» **Ketentuan Tugas**
[1] Kembalikan bagian teks tentang Pasar Anyar yang dimulai dengan "Maka lebih sulit" dan berlanjut sampai "orang harga-harga naik.".
[2] Menurut teks tentang Pasar Anyar, apa arti cucurak?

» **Teks Halaman**
Permintaan membubung, harga melambung. Harga mengangkasa, tapi tidak lantas menyurutkan keinginan berbelanja.
Sabtu jelang Ramadan. Pasar Anyar lebih padat dari sebelumnya. Padahal, katanya, harga bahan pangan merangkak naik. Harga bahan pangan lebih mahal dari biasanya, kok pembeli malah membeludak?
Pasar yang biasanya ramai, sekarang kian padat. Jalan sekitar perbelanjaan tradisional itu ruwet. Orang bercampur aduk dengan sepeda motor.
Mungkin mereka membeli bahan-bahan untuk cucurak, yaitu acara makan bersama sebelum bulan suci. Atau memborong barang yang akan diolah menjadi hidangan lezat sebagai persiapan Ramadan.
Maka lebih sulit bagi saya untuk menembus kepadatan tanpa tersenggol. Bahaya! Terserempet, bisa jatuh.
Tak jadilah membeli sesuatu di pasar. Tak jadilah saya mencari tahu tentang kenaikan harga barang-barang. Informasi sekilas, kata orang harga-harga naik.

» **Daftar Data**

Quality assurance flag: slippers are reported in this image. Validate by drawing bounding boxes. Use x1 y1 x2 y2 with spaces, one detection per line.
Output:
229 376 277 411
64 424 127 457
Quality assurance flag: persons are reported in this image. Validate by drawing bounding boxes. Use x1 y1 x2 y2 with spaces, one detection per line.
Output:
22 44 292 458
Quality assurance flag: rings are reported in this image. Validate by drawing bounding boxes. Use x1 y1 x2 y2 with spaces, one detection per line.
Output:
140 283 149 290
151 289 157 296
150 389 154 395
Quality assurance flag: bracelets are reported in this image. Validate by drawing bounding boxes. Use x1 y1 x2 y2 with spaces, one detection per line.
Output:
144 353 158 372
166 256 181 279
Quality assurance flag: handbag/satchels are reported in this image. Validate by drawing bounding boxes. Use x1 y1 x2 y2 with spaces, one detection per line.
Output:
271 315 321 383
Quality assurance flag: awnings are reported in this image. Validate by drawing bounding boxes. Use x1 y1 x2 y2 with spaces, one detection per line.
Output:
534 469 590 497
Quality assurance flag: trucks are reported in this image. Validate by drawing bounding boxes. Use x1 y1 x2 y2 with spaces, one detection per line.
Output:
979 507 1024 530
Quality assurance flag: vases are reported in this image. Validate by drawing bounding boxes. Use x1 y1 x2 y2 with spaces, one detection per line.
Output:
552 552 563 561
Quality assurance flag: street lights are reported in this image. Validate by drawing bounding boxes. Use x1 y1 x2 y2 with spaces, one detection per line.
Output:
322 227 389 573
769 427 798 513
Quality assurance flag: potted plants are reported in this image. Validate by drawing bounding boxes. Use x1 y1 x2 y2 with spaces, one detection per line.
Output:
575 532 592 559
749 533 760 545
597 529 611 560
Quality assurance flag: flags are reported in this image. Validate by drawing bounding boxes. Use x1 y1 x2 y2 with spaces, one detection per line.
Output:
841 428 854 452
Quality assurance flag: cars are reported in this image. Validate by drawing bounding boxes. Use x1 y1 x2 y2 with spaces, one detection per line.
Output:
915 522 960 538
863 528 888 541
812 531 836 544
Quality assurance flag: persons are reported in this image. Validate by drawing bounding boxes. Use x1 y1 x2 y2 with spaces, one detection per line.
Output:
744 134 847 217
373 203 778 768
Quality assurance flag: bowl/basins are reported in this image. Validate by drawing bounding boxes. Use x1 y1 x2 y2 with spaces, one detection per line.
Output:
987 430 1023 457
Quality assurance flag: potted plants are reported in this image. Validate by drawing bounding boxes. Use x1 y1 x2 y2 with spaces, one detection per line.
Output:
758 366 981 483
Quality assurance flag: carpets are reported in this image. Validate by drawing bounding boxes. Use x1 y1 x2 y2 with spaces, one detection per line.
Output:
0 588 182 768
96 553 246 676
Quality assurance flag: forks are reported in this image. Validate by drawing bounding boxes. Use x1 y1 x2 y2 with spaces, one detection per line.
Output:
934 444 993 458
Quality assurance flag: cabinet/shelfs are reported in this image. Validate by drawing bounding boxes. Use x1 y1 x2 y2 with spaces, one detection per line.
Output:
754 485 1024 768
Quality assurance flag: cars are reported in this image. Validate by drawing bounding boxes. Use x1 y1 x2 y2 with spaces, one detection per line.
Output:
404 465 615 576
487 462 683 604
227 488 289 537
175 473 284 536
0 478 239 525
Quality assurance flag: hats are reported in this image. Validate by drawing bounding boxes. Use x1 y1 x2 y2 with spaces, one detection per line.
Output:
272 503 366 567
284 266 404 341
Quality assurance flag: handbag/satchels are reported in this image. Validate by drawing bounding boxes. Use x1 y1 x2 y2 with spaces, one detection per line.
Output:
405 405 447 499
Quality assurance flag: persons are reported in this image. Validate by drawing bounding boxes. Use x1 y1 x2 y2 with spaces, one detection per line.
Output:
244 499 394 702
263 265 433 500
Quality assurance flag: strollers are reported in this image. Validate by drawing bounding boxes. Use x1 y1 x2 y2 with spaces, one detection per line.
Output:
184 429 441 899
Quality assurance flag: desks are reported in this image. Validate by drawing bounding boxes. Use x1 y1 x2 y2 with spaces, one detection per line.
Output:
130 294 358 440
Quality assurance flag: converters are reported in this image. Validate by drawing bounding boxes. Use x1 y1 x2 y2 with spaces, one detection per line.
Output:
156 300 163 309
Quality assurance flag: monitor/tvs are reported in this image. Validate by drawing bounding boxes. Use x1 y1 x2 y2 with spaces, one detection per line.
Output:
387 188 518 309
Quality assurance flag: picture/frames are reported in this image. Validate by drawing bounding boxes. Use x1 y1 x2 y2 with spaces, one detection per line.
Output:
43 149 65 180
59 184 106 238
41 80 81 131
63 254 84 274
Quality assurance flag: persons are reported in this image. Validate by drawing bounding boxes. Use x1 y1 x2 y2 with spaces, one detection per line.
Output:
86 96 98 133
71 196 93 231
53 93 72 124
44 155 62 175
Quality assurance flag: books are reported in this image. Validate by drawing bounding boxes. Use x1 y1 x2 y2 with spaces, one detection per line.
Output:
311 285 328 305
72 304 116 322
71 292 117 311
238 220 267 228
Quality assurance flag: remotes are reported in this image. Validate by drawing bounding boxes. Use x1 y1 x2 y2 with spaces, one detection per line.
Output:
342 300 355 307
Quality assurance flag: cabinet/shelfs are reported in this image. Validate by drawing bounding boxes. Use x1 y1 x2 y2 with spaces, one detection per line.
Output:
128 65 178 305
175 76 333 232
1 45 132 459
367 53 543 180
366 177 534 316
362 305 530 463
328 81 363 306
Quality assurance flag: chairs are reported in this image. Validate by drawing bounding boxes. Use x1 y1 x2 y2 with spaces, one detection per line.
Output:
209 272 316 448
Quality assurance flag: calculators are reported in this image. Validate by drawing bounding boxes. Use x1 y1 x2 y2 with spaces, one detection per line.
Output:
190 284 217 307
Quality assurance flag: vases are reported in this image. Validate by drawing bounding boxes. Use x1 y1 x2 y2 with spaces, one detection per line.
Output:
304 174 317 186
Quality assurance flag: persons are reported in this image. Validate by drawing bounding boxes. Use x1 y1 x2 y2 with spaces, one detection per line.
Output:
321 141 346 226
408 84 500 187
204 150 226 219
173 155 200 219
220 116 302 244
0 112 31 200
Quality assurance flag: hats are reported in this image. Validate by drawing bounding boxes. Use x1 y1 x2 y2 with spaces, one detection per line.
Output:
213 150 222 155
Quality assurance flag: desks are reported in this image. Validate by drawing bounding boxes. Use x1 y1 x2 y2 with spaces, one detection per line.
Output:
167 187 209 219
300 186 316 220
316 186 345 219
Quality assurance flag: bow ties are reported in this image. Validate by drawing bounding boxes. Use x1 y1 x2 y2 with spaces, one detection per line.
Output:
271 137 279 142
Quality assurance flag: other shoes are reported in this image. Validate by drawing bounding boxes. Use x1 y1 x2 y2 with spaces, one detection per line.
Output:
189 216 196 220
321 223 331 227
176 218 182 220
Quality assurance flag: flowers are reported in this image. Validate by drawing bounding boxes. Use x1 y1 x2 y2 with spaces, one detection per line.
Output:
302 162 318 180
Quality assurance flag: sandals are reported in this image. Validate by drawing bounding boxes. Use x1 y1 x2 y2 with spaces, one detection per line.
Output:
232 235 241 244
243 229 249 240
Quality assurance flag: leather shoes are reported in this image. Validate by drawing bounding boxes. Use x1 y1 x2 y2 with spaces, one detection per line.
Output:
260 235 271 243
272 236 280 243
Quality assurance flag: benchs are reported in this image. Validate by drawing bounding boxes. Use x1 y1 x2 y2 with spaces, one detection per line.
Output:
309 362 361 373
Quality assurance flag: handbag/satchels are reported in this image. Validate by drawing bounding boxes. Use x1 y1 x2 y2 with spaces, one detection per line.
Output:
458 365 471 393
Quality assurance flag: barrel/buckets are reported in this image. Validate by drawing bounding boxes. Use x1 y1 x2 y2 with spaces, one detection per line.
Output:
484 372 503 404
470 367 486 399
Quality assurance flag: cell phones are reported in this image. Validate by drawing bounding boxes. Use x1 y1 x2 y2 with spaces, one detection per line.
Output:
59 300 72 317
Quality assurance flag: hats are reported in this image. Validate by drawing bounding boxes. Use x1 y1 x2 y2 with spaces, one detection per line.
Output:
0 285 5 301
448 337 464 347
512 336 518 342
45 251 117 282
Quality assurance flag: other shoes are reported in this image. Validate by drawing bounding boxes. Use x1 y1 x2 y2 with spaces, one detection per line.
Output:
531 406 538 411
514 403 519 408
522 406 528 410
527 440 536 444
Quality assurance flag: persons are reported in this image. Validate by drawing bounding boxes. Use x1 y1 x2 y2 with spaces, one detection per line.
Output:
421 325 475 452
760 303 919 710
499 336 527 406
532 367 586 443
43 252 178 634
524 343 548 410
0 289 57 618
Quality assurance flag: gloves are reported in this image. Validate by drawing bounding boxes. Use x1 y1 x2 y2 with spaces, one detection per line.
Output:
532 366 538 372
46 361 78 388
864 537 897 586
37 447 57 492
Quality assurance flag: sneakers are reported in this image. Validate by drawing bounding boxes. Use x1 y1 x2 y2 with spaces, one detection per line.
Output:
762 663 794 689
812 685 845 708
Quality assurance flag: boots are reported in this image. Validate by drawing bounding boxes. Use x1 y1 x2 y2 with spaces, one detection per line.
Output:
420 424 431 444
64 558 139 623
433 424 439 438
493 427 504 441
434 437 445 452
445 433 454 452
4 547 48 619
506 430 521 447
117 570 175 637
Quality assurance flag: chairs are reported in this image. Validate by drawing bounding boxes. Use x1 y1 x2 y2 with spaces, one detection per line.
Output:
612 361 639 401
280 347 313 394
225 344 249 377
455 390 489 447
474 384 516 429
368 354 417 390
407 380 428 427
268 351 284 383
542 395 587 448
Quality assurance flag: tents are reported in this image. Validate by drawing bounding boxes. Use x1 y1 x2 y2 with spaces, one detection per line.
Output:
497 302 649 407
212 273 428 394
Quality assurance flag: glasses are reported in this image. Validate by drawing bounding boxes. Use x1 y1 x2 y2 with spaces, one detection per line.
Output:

» **Jawaban Benar**
[1]
Maka lebih sulit bagi saya untuk menembus kepadatan tanpa tersenggol. Bahaya! Terserempet, bisa jatuh.
Tak jadilah membeli sesuatu di pasar. Tak jadilah saya mencari tahu tentang kenaikan harga barang-barang. Informasi sekilas, kata orang harga-harga naik.

[2] Cucurak adalah acara makan bersama sebelum bulan suci.